Michael Foord wrote:
> On 26/01/2010 00:28, Christian Heimes wrote:
>> I favor this approach over an integer offset because doesn't change the
>> semantic of ob_item.
>>    
> Well, on the face of it this doesn't sound like a huge increase in
> complexity. Not that I'm qualified to judge.

Christian's approach is a good one for minimising the semantic changes,
and compared to an offset based approach actually has a decent chance of
working without breaking too much C code (you'd have to change the way
sys.getsizeof() worked for lists, but I can't think of anything else off
the top of my head that would definitely break).

The potential of resizing and hence relocation of the storage buffer
means it was already unsafe to cache ob_item when changing the size of
the list, so code should generally be unaware that ob_item can now
change even when the buffer isn't reallocated.

» Direction
Translate this sentence from the mailing-list reply about list storage into Spanish: "The potential of resizing and hence relocation of the storage buffer means it was already unsafe to cache ob_item when changing the size of the list, so code should generally be unaware that ob_item can now change even when the buffer isn't reallocated." Draw only on the text itself.

» Data records

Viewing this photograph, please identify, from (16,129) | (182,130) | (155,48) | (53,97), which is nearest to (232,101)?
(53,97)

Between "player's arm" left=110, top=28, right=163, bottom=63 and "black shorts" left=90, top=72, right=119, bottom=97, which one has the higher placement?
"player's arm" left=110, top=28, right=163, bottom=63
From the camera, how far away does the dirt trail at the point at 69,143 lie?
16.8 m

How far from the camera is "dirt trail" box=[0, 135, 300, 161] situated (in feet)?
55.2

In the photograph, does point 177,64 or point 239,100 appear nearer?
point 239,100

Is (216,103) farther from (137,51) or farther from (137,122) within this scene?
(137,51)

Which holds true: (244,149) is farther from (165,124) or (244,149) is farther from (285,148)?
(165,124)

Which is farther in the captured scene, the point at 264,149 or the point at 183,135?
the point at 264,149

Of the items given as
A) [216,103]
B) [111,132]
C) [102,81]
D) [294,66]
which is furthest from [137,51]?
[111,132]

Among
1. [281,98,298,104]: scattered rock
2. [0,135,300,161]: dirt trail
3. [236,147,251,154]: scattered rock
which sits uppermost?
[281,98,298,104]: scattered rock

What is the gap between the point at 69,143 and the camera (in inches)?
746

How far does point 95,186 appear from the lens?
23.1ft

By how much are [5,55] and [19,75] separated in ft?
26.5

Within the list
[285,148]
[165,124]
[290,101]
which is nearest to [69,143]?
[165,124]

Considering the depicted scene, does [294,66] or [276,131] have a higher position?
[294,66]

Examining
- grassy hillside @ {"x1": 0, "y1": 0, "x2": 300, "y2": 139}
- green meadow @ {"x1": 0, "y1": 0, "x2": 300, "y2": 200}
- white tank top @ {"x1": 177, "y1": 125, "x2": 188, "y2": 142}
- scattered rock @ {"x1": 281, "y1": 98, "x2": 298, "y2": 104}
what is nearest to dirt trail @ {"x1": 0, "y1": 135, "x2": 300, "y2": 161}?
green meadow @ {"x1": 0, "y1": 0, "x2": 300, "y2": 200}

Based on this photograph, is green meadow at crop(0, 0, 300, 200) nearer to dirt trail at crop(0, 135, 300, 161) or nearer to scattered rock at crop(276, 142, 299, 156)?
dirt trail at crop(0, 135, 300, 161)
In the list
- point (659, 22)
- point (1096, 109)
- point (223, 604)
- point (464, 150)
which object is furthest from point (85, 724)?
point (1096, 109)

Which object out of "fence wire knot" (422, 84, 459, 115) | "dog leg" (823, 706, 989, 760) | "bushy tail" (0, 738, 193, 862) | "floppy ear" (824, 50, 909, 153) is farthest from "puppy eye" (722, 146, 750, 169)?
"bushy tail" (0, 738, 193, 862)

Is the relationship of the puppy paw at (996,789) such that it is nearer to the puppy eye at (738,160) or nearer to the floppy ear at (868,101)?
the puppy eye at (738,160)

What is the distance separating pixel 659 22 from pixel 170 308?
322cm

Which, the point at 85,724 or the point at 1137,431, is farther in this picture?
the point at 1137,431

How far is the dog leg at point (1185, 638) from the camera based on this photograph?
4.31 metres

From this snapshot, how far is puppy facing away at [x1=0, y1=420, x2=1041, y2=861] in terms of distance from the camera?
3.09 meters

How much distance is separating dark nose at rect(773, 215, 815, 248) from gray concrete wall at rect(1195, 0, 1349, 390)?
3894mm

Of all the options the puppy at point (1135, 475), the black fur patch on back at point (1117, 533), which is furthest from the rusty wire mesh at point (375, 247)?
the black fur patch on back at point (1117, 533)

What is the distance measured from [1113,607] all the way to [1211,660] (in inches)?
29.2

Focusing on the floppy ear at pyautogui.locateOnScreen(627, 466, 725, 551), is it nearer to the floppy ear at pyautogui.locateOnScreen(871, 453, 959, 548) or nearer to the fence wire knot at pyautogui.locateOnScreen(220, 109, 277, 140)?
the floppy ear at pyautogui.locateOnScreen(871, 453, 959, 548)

» Finished task
La posibilidad de redimensionar y, por tanto, de reubicar el búfer de almacenamiento significa que ya era inseguro almacenar en caché ob_item al cambiar el tamaño de la lista, por lo que el código, en general, no debería tener que saber que ob_item ahora puede cambiar incluso cuando el búfer no se reasigna.